EXERCISE REQUIREMENTS:
The response should be an exact copy of the records, with the pictures removed.

TASK DATA:
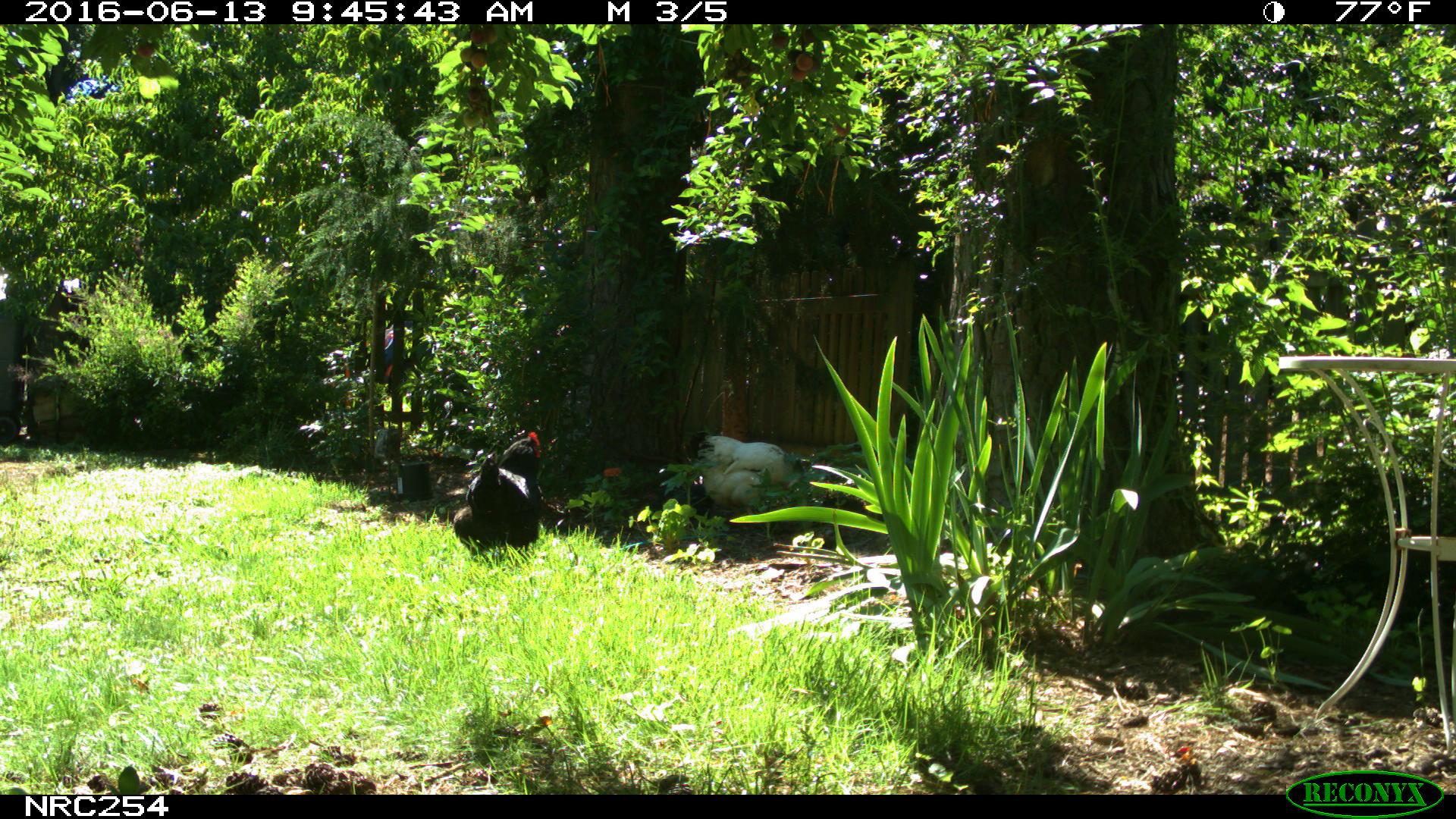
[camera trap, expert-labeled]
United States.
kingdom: Animalia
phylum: Chordata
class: Aves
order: Galliformes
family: Phasianidae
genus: Gallus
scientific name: Gallus gallus domesticus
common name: domestic chicken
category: Chicken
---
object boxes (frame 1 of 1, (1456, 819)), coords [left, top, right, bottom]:
Chicken: [449, 426, 544, 555]; [688, 420, 807, 512]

OUTPUT OF THE EXERCISE:
[camera trap, expert-labeled]
United States.
kingdom: Animalia
phylum: Chordata
class: Aves
order: Galliformes
family: Phasianidae
genus: Gallus
scientific name: Gallus gallus domesticus
common name: domestic chicken
category: Chicken
---
object boxes (frame 1 of 1, (1456, 819)), coords [left, top, right, bottom]:
Chicken: [449, 426, 544, 555]; [688, 420, 807, 512]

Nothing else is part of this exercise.